Phenotypic data analysis

All of the statistics were performed using R Version 3.1.1 (www.R-project.org). The linear mixed effect function lmer in the lme4 package of R Version 3.1.1 was fitted to each RIL to obtain the BLUP value for starch content: yi = μ + fi + ei + εi, where yi is the phenotypic value of individual i, μ is the grand mean for all environments, fi is the genetic effect, ei is the effect of different environments and εi is the random error. The grand mean was fitted as a fixed effect, and genotype and environment were considered as random effects. The aov function in R version 3.1.1 was used to estimate the variances of the starch content. The model for the variance analysis was y = μ + αg + βe + ε, where αg was the effect of the gth line, βe was the effect of the eth environment and ε is the error. All of the effects were considered to be random. These variance components were used to calculate the broad-sense heritability as h 2 = σ2 g /(σ2 g  + σe 2 /e) [78], where σ2 g is the genetic variance, σe 2 is the residual error and e is the number of environments.

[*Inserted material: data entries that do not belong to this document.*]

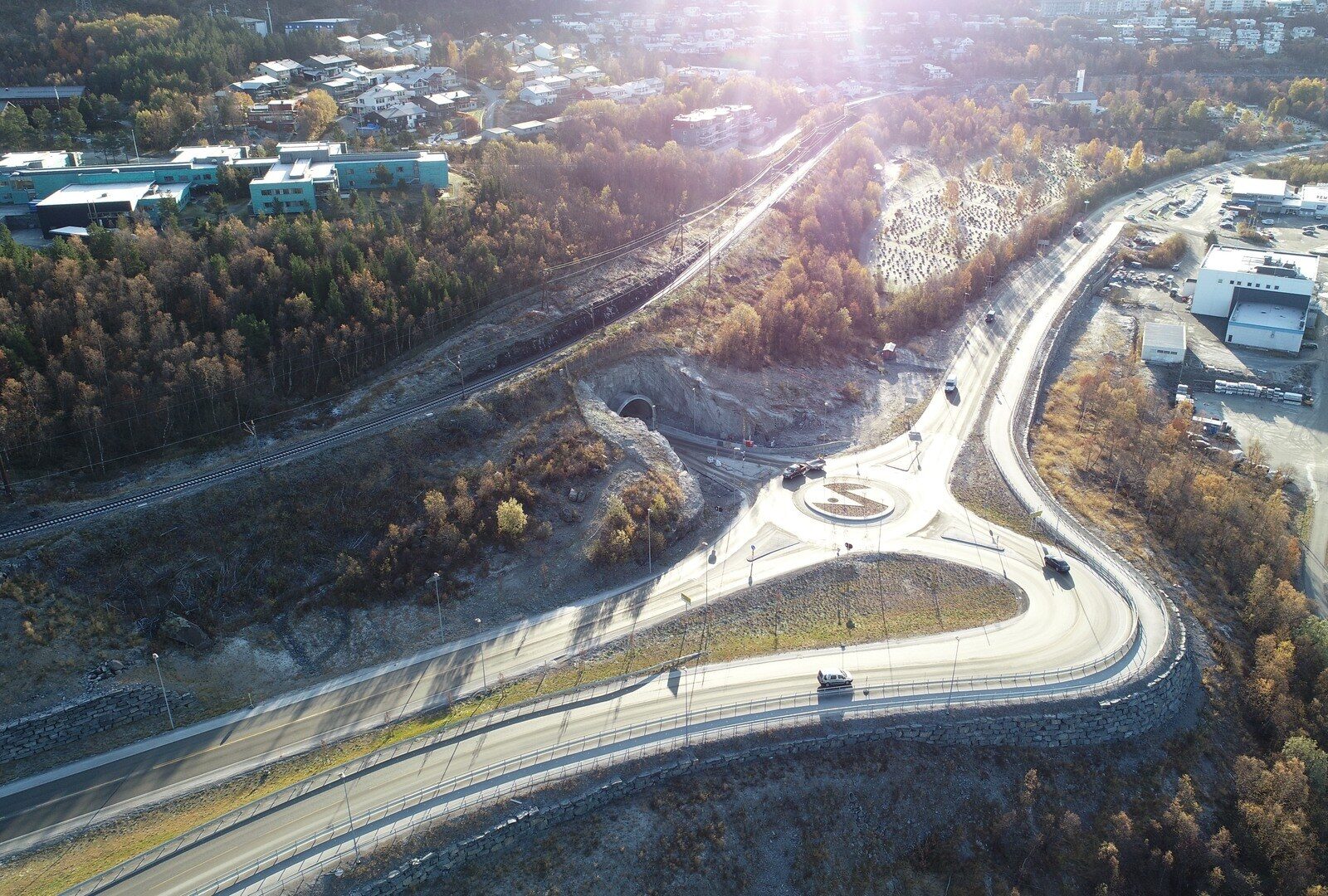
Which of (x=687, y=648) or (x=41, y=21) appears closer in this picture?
(x=687, y=648)

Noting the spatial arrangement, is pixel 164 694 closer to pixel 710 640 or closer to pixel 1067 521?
pixel 710 640

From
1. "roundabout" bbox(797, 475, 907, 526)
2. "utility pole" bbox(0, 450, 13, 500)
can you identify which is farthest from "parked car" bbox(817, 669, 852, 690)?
"utility pole" bbox(0, 450, 13, 500)

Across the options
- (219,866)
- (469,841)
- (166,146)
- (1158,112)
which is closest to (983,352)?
(469,841)

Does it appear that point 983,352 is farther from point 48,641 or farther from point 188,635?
point 48,641

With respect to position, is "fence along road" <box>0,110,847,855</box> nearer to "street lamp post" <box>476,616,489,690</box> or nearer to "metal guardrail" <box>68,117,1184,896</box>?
"street lamp post" <box>476,616,489,690</box>

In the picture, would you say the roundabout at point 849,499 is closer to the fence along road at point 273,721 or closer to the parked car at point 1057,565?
the parked car at point 1057,565

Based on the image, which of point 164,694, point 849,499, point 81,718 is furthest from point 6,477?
point 849,499

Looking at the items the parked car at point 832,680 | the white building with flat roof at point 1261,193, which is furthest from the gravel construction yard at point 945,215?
the parked car at point 832,680
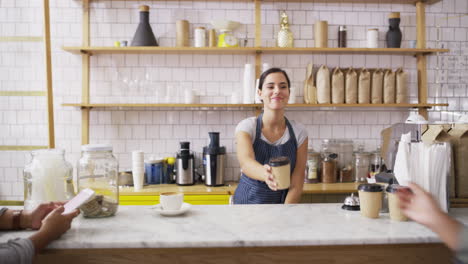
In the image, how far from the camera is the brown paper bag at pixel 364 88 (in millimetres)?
3926

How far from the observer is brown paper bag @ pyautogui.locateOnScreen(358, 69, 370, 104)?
393 cm

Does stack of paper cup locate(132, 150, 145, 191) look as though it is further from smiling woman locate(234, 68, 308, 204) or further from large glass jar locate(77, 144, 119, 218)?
large glass jar locate(77, 144, 119, 218)

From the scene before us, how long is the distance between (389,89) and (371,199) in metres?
2.52

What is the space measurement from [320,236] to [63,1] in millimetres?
3562

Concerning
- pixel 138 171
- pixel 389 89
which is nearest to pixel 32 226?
pixel 138 171

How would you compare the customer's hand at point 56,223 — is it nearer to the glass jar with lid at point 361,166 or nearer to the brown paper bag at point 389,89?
the glass jar with lid at point 361,166

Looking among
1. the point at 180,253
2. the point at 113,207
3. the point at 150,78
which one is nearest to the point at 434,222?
the point at 180,253

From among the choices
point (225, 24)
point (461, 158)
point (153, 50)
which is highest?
point (225, 24)

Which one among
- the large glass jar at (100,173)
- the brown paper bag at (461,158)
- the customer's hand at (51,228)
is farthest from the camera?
the brown paper bag at (461,158)

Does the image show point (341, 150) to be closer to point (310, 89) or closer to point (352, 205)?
point (310, 89)

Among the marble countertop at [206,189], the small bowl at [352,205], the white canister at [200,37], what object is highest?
the white canister at [200,37]

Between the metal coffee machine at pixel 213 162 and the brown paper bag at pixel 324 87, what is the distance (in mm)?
1027

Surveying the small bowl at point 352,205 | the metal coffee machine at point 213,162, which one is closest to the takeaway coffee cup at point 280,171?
the small bowl at point 352,205

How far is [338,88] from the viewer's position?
3.92 metres
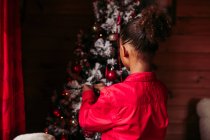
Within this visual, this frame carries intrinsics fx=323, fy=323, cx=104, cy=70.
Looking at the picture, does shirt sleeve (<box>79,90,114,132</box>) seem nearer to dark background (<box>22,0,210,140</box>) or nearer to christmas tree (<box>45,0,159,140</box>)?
christmas tree (<box>45,0,159,140</box>)

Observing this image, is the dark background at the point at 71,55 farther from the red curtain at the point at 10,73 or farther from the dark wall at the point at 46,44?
the red curtain at the point at 10,73

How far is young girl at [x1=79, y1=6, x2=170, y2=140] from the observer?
149cm

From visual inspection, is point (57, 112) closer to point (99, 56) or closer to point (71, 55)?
point (99, 56)

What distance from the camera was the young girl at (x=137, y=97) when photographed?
4.87 feet

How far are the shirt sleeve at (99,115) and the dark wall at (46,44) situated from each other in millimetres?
1091

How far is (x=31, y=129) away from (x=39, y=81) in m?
0.41

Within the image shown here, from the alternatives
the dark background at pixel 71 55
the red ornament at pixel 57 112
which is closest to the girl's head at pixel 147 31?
the red ornament at pixel 57 112

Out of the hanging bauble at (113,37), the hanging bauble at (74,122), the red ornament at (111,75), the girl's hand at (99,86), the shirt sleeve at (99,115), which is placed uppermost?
the hanging bauble at (113,37)

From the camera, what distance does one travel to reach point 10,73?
1.82 meters

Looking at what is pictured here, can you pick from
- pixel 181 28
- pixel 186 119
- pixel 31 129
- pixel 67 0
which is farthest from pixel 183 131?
pixel 67 0

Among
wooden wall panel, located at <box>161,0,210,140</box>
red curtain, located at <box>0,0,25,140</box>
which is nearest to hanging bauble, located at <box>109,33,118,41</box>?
red curtain, located at <box>0,0,25,140</box>

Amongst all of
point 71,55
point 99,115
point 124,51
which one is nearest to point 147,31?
point 124,51

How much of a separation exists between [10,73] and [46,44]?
86 cm

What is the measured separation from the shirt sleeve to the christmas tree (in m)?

Genotyping, and the construction of bin and genetic linkage maps

All 210 F6 lines in the CI7/K22 RIL population, together with their parents, were genotyped using the Illumina MaizeSNP50 BeadChip, which contains 56,110 SNPs and covers 19,540 genes [79]. The leaf tissue was collected and freeze-dried at −60 °C. Genomic DNA from the leaf tissue was extracted using cell lysis and protein precipitation solution kits (Qiagen, Germany). SNP genotyping was performed on the Illumina Infinium SNP genotyping platform at the DuPont Pioneer Company. PLINK [80] was used to estimate the missing rate, minor allele frequency and heterozygosity for each SNP, and the missing rate and heterozygosity for each line. After quality control, 13,433 SNPs that were polymorphic between the two parental lines were used to construct the genetic linkage map using an economic go-wrong method integrating the Carthagene software [81] in a Linux system with in-house Perl scripts (www.maizego.org/Resources.html). Completely co-segregating markers were assigned to a chromosomal bin, and each bin was considered as one marker.

QTL mapping

QTL mapping of the starch content was performed using composite interval mapping [82] implemented in Windows QTL Cartographer 2.5 [83]. The scanning interval between markers was set at 0.5 cM, and the window size was set at 10 cM. Model 6 of the Zmapqtl module was selected for detecting QTLs and estimating their effects. A forward-backward stepwise regression with five controlling markers controlled the background from flanking markers. The threshold LOD values to declare the putative QTLs were estimated by permutation tests with a minimum of 1,000 replicates at a significance level of p < 0.05 [84]. The confidence interval of the QTL position was determined using the 1.5-LOD support interval method [85]. To further detect the additive × additive interactions between the identified QTLs, multiple - interval mapping in Windows QTL Cartographer 2.5 was performed using the Bayesian Information Criteria as the criteria [86].

Annotation of candidate genes

Based on the information available in the Gramene BioMart database (ensembl.gramene.org/biomart), the genes within the refined QTL interval and their functional descriptions were extracted. The function of each gene was further confirmed from orthologs in Arabidopsis or rice linked in the MaizeGDB database (www.maizeGDB.org). Additional protein prediction information was obtained from the InterPro module in the European Bioinformatics Institute database (www.ebi.ac.uk/interpro/).

Availability of supporting data

All supporting data can be found within the manuscript and its additional files.